[SOURCE TEXT — start]

If such a remedy exists – and no authority has been provided to support it – it cannot be ordered unless the priests whose files it directly affects have had their jury trials. Nothing has been proved against them in this court, and none of them have agreed to have their privacy violated and reputations smeared.



Code of Civil Procedure § 389 provides that a person is “indispensable” to litigation when that person “claims an interest relating to the subject of the action and is so situated that the disposition of the action in his absence may . . . as a practical matter impair or impede his ability to protect that interest.”

The disposition of this action by the process of exposing these individual priest-objectors to disclosure of their confidential personnel records will definitely “impede or impair” their privacy and reputational interests.

If the plaintiffs wanted to obtain relief from this court that destroyed these interests of these individuals, they should have asked for that relief from the beginning, and made the individual priest-employees parties, so they could defend their rights. But plaintiffs chose not to do that, and cannot obtain such relief that directly violates the rights of these priest-employees without providing them the opportunity to defend their rights. Failure to join indispensable parties so that they may defend their interests violates the Due Process of those persons. Shields v. Barrow [1854] 58 U.S. 129; Fletcher Aircraft Co. v. Bond [1977, D.C. Cal.] 77 F.R.D. 47.

But plaintiffs cannot now do that, because the applicable statute of limitations has lapsed as to all of these individuals. Code of Civil Procedure § 340.1; Sierra Club, Inc. v. California Coastal Commission [1979] 95 Cal. App.3 495. rd

The very recent case of Tracy Press, Inc. v. Superior Court [2008] 164 Cal. App.4 1290 is controlling in this context. Tracy Press made a Public Records Act request on the City of Tracy, California, for emails, including those from a city councilwoman using her personal computer. The request was denied, and Tracy Press filed suit against the city and the councilwoman, which it lost. It then sought appellate relief against the city, apparently inadvertently omitting to include the councilwoman. By the time Tracy Press realized its error, the statute of limitations for seeking relief had passed, and the councilwoman could not be added. The question remaining was whether she was an indispensable party, and if so, whether the case had to be dismissed for failure to join an indispensable party. th

The Court of Appeal – which raised the issue sua sponte on appeal – decided the councilwoman was clearly indispensable, and that the case had to be dismissed. Said the court, citing precedent, “The controlling test for determining whether a person is an indispensable party is, ‘Where the plaintiff seeks some type of affirmative relief which, if granted, would injure or affect the interest of a third person not joined, that third person is an indispensable party.’ More recently, the same rule is stated, ‘A person is an indispensable party if his or her rights must necessarily be affected by the judgment.’”

“The order that Tracy Press seeks requiring Tucker to give Tracy Press access to writings she possesses personally would necessarily affect her rights.” Likewise, giving plaintiffs, a referee, or the public access to the priests’ private employee records, deliberately destroying their reputations in the process, will necessarily affect their rights. Intellectual integrity compels recognizing that fact; nothing could be clearer.

The court has an independent duty to raise the issue of an absent indispensable party sua sponte. Francis v. United Technologies Corp. [1978] 458 Fed. Supp. 84.

[SOURCE TEXT — finish]
[EXTRACTED RECORDS — start]

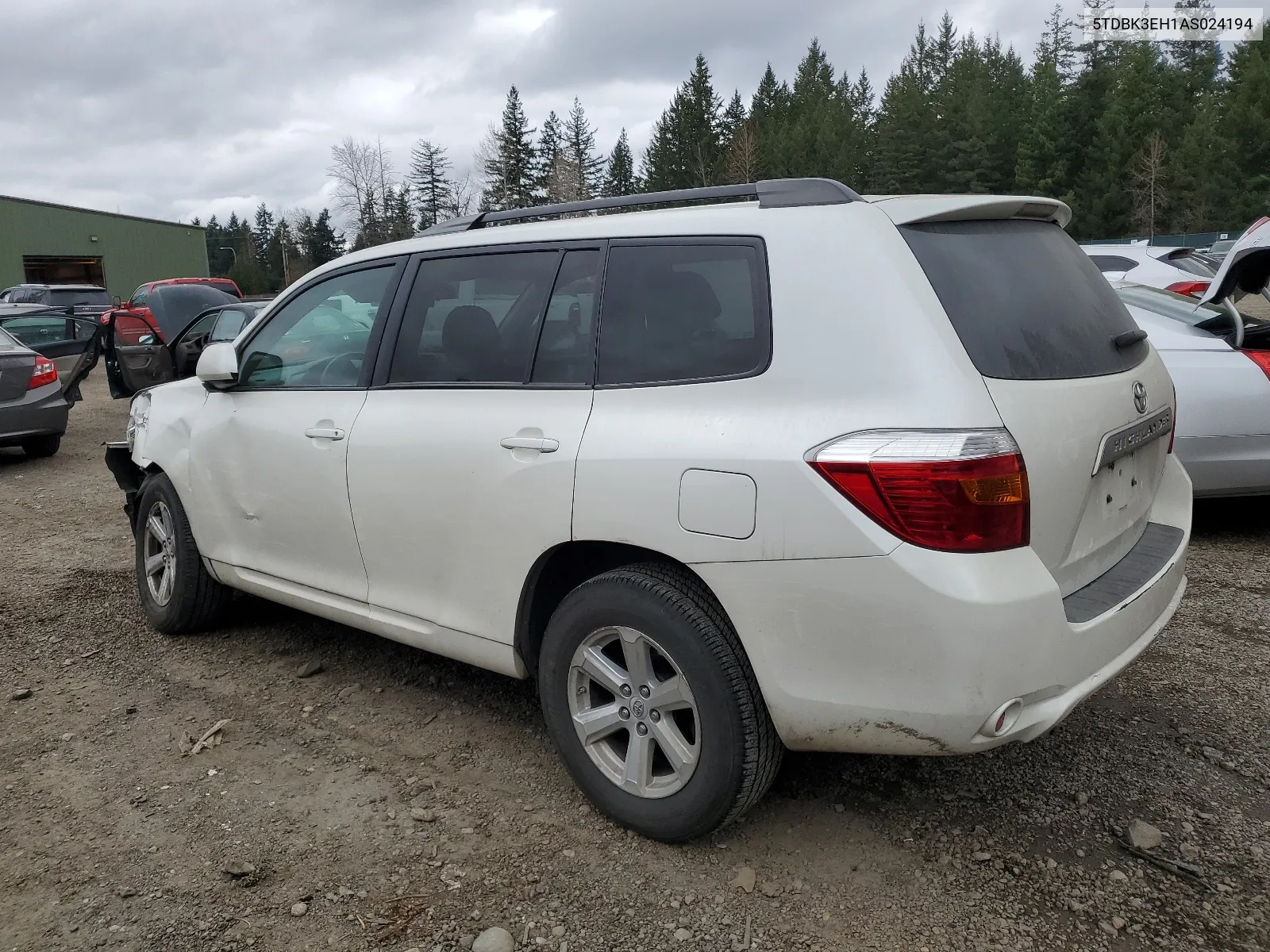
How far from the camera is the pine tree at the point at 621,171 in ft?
269

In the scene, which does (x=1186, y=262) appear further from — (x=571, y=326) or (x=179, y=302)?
(x=179, y=302)

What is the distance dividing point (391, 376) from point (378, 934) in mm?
1813

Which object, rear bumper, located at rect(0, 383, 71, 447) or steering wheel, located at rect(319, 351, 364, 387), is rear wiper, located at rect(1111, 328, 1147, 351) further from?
rear bumper, located at rect(0, 383, 71, 447)

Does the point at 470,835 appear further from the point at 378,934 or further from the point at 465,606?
the point at 465,606

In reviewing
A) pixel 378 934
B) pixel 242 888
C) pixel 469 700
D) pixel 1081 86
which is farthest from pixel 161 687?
pixel 1081 86

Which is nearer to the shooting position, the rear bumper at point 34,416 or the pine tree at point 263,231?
the rear bumper at point 34,416

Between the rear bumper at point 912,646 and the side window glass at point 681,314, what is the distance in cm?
57

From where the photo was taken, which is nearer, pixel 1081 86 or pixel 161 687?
pixel 161 687

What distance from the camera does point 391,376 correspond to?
3.54m

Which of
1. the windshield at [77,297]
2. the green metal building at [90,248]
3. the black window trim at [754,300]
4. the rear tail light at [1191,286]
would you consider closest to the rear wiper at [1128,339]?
the black window trim at [754,300]

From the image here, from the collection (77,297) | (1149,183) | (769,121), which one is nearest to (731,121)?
(769,121)

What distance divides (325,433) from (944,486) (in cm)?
226

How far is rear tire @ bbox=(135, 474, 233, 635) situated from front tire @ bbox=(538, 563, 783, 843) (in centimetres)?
219

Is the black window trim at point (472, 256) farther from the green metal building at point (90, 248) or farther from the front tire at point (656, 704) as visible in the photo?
the green metal building at point (90, 248)
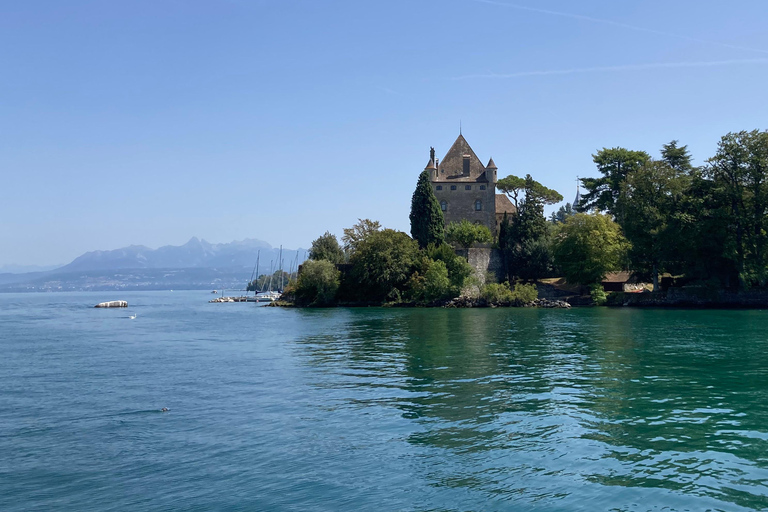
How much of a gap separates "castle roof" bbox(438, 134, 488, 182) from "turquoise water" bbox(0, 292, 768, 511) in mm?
52333

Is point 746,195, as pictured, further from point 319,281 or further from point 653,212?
point 319,281

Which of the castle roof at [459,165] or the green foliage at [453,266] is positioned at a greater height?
the castle roof at [459,165]

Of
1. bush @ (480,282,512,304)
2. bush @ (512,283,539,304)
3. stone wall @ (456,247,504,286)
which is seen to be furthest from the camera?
stone wall @ (456,247,504,286)

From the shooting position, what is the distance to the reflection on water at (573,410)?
393 inches

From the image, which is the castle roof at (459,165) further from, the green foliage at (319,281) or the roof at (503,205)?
the green foliage at (319,281)

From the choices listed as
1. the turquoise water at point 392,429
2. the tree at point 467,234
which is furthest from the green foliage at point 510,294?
the turquoise water at point 392,429

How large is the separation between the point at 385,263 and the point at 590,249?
21968 millimetres

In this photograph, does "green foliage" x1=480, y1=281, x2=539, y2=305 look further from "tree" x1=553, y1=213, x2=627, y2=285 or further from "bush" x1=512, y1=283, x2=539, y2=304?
"tree" x1=553, y1=213, x2=627, y2=285

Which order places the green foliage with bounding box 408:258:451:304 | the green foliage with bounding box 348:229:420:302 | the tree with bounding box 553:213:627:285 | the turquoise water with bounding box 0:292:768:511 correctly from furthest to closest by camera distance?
the green foliage with bounding box 348:229:420:302, the green foliage with bounding box 408:258:451:304, the tree with bounding box 553:213:627:285, the turquoise water with bounding box 0:292:768:511

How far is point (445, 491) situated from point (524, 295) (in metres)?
56.0

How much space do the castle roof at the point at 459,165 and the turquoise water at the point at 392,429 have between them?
5233 centimetres

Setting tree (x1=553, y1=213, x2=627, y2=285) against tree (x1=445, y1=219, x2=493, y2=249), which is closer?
tree (x1=553, y1=213, x2=627, y2=285)

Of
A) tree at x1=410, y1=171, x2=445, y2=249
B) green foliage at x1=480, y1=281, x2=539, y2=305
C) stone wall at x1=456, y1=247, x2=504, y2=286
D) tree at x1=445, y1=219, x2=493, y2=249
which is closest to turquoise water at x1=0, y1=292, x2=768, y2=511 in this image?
green foliage at x1=480, y1=281, x2=539, y2=305

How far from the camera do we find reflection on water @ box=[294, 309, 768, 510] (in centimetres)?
998
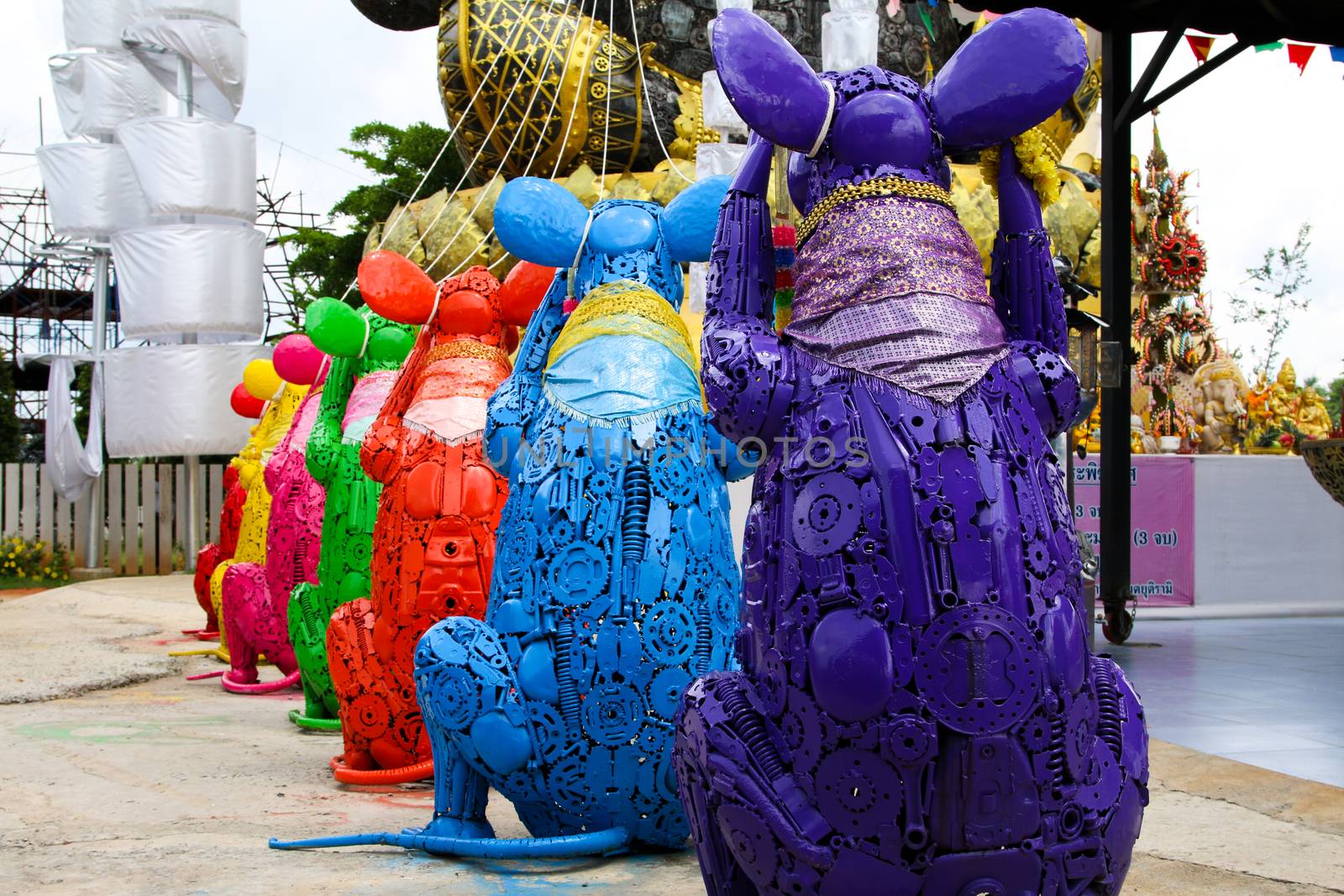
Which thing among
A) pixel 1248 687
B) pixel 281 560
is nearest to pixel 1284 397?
pixel 1248 687

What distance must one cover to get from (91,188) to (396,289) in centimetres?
1465

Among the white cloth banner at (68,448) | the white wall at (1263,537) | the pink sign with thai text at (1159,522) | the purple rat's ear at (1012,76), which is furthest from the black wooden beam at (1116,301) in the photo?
the white cloth banner at (68,448)

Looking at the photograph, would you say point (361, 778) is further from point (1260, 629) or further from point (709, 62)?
point (709, 62)

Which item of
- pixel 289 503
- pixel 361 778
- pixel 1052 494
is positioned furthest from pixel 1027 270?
pixel 289 503

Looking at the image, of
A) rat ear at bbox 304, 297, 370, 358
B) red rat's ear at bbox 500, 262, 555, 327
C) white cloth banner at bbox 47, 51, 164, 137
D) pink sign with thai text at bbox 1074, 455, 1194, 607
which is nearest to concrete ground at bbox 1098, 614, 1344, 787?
pink sign with thai text at bbox 1074, 455, 1194, 607

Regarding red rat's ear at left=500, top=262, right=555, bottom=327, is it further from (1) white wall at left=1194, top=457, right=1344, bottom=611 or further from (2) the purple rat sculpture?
(1) white wall at left=1194, top=457, right=1344, bottom=611

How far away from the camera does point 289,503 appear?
6039 millimetres

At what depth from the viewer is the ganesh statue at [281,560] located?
5.99 m

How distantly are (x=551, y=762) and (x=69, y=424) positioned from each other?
15.3 m

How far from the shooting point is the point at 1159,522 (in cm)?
1030

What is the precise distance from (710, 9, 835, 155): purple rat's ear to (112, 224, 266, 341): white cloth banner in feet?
50.3

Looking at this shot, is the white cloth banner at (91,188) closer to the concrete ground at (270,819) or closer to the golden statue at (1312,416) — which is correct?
the concrete ground at (270,819)

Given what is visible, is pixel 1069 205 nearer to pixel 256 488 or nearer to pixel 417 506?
pixel 256 488

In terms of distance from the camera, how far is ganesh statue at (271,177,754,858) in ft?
10.5
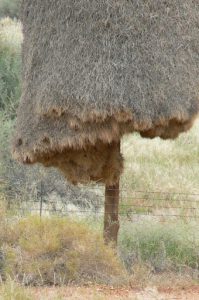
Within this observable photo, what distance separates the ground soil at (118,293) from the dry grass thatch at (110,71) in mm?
1329

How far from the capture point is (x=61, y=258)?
7305mm

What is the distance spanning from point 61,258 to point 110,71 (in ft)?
6.59

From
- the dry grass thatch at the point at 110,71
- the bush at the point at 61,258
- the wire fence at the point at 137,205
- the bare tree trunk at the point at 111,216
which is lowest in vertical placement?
the bush at the point at 61,258

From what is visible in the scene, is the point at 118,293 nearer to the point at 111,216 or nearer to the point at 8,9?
the point at 111,216

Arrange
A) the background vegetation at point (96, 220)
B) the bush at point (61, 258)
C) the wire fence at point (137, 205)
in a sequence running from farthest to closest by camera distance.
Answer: the wire fence at point (137, 205)
the background vegetation at point (96, 220)
the bush at point (61, 258)

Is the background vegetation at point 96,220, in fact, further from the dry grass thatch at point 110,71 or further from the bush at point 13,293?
the dry grass thatch at point 110,71

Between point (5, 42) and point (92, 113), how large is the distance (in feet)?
38.5

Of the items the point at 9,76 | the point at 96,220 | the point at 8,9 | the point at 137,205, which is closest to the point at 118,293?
the point at 96,220

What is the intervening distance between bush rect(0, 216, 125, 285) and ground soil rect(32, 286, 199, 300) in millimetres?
298

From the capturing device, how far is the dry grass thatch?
6539mm

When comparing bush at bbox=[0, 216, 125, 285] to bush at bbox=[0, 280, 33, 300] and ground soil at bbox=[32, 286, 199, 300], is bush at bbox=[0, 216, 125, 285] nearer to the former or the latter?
ground soil at bbox=[32, 286, 199, 300]

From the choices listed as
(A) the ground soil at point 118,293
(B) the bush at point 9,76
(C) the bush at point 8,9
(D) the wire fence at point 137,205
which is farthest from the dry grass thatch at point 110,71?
(C) the bush at point 8,9

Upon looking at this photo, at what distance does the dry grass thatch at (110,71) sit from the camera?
21.5 ft

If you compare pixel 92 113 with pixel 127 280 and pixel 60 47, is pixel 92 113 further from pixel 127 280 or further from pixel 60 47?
pixel 127 280
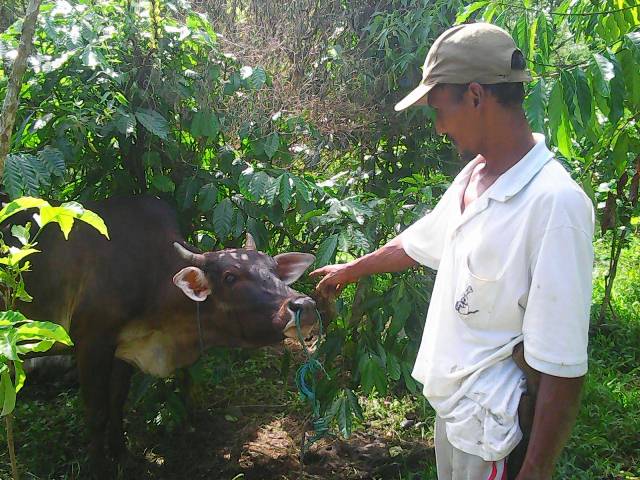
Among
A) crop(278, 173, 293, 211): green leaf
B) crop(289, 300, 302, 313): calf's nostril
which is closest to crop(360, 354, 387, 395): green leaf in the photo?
crop(289, 300, 302, 313): calf's nostril

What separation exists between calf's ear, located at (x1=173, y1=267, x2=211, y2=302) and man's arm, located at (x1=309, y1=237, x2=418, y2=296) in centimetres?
89

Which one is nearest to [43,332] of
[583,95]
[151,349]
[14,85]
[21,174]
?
[14,85]

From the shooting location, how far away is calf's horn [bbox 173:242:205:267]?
162 inches

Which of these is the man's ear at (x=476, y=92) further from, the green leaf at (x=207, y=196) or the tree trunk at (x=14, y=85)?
the green leaf at (x=207, y=196)

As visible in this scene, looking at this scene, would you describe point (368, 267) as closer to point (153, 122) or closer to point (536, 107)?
point (536, 107)

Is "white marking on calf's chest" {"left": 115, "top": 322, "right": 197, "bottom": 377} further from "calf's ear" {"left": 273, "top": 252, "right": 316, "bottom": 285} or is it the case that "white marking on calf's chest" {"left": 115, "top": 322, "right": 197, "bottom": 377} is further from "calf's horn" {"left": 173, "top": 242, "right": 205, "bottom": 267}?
"calf's ear" {"left": 273, "top": 252, "right": 316, "bottom": 285}

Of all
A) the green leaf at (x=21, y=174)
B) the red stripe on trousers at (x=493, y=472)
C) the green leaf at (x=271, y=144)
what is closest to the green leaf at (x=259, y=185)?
the green leaf at (x=271, y=144)

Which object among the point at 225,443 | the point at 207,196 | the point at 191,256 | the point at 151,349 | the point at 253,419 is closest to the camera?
the point at 207,196

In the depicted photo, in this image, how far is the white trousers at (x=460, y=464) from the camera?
7.11 ft

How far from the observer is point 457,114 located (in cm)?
221

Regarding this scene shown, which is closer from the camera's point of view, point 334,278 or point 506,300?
point 506,300

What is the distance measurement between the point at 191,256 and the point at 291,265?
58 centimetres

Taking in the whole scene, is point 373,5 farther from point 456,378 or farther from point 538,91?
point 456,378

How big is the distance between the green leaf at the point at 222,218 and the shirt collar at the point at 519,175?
2.09m
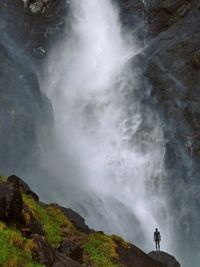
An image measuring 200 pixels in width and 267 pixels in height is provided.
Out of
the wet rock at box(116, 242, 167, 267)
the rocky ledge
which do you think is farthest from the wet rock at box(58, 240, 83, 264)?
the wet rock at box(116, 242, 167, 267)

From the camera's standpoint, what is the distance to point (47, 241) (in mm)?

[EXTRACTED RECORDS — finish]

> TASK LIST:
1. Do these statements agree with the brief about indispensable parties? Answer yes or no for each, quoting the deciding words of the brief.
(a) Tracy Press won its suit against the city and the councilwoman.
(b) The Court of Appeal decided the Tracy Press case had to be dismissed.
(c) The priest-objectors have agreed to have their records disclosed.
2. Please carry on the brief about indispensable parties from the point where it stops.
The data above come from a separate source.

> WRITTEN ANSWERS:
1.
(a) No: "Tracy Press filed suit against the city and the councilwoman, which it lost."
(b) Yes: "decided the councilwoman was clearly indispensable, and that the case had to be dismissed."
(c) No: "none of them have agreed to have their privacy violated and reputations smeared."

2.
Plaintiffs have attempted to manipulate this court into being their unwitting instrument for violating the important rights of the non-party employees, but their stratagem is clearly prohibited by statute and important Constitutional principles.

Without jurisdiction over the priest-employees whose private files and reputations are at risk, this court may not enter an order that might have the effect of jeopardizing the rights of these objecting individuals.

It is important and equitable to note that it is the plaintiffs themselves and their deliberate strategy of excluding the priests from the litigation that led them into this legal dead-end.
Denial of the file transfer application is compelled by law.



Having taken their monetary settlement, plaintiffs now seek to abuse the court’s power to carry out private, vigilante justice, taking sensitive private information from private files and publicizing it to shame the “accused” and stigmatize them in a most horrible way. The process has none of the safeguards of the Constitution that attaches to the penal process – the accusers are anonymous, protected by “Doe” fictitious names, there has been no confrontation, no cross-examination by the accused, no impartial prosecutor sworn to do justice, no finding that the lurid accusations are true by a jury or any other impartial fact finder. In fact, the “accused” have been entirely shut out of the process intended to ruin them. Plaintiffs have created a private “Star Chamber,” and they now ask the court’s blessing and power to operate it.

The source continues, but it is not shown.